--- Start Exercise material ---

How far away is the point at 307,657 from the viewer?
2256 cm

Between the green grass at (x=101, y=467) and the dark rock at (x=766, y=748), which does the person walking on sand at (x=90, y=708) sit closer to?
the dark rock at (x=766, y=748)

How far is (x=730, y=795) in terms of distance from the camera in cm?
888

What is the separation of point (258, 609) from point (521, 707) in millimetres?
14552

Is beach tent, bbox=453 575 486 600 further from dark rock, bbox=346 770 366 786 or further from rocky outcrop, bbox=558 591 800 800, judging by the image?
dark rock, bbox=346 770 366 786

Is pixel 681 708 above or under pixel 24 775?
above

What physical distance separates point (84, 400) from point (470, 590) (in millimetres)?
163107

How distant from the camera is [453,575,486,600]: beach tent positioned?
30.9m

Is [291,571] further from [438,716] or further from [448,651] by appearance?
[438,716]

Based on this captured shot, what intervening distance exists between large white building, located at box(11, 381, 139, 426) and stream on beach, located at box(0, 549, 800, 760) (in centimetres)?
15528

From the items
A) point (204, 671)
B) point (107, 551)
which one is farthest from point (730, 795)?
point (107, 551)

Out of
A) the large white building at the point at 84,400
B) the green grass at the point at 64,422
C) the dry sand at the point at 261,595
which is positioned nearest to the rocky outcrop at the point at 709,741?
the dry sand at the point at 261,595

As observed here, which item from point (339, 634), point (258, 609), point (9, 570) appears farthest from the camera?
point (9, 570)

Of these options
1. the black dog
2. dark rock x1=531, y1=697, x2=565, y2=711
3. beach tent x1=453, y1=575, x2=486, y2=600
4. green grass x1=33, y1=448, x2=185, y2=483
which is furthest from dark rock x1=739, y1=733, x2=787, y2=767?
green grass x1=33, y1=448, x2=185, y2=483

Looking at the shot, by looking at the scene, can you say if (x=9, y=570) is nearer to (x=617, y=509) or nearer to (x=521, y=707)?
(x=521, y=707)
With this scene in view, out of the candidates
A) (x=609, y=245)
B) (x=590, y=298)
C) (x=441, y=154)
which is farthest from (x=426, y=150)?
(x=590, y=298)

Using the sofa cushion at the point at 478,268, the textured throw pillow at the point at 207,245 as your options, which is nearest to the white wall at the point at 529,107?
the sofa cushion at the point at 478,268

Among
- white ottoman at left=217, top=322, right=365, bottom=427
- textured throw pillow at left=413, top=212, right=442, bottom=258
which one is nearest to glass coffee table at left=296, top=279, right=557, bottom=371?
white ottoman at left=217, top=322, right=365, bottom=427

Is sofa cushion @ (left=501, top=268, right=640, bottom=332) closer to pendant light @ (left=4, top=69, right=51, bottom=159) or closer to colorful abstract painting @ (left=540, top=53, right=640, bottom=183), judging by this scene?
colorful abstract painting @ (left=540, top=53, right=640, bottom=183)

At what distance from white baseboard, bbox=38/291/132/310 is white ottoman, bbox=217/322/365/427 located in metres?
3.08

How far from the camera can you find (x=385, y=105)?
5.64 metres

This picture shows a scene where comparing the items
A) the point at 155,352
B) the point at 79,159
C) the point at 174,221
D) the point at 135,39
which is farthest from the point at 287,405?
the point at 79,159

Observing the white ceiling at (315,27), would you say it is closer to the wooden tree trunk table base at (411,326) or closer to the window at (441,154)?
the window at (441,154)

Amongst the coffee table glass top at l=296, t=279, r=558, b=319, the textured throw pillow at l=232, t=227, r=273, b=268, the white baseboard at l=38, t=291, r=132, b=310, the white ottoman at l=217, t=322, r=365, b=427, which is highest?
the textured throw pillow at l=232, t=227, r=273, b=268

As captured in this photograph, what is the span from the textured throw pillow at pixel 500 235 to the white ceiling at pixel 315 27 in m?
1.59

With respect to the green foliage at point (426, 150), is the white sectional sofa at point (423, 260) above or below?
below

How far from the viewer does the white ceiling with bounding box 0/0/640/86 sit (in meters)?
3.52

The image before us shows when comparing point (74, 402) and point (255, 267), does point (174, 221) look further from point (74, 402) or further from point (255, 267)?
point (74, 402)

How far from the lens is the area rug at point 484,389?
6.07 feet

--- End Exercise material ---
--- Start Exercise material ---

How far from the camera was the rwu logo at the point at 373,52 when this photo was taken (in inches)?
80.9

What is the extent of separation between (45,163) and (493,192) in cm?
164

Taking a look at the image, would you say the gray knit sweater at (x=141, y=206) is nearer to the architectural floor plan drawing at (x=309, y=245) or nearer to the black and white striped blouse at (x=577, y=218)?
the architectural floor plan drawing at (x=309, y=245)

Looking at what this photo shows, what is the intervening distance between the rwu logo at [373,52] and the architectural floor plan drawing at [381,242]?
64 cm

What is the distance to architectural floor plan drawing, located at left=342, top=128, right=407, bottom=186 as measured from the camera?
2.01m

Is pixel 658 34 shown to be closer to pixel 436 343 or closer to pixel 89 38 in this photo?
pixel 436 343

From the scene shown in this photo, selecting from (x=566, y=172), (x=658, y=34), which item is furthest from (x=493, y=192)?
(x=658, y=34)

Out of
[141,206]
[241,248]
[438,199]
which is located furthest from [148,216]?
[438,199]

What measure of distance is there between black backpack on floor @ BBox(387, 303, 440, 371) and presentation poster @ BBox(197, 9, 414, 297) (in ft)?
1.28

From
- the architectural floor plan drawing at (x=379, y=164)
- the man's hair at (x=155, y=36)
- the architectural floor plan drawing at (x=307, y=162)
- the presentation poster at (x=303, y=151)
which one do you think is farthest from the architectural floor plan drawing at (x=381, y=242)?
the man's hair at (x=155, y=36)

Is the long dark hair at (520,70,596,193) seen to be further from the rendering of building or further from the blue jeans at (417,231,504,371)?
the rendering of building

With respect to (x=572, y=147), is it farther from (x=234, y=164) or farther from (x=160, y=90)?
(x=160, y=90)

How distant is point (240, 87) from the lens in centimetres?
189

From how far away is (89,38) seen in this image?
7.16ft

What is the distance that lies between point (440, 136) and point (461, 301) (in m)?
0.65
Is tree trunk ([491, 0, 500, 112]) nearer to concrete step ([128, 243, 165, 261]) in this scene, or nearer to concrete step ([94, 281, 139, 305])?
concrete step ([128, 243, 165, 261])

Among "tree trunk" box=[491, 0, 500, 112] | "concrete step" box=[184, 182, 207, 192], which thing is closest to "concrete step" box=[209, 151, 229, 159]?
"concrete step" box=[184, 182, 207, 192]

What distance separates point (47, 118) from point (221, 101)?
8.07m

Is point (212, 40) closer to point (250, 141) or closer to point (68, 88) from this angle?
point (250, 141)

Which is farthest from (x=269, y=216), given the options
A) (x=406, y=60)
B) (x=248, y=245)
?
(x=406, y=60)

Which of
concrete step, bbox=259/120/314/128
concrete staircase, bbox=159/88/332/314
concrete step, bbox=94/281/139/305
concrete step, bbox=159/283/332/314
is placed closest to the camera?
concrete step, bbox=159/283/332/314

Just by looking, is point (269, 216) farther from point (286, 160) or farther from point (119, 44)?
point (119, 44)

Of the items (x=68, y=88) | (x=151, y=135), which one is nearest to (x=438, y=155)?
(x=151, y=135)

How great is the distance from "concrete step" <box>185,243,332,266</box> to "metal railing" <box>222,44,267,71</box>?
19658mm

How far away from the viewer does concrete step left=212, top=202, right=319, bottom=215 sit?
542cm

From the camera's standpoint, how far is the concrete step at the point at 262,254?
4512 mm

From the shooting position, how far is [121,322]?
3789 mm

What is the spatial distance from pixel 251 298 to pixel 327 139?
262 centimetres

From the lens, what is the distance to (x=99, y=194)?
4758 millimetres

--- End Exercise material ---

### Exercise aim
Count the lines of the preceding records that contain the string "above". Reply with the number only.

### Solution to the problem
3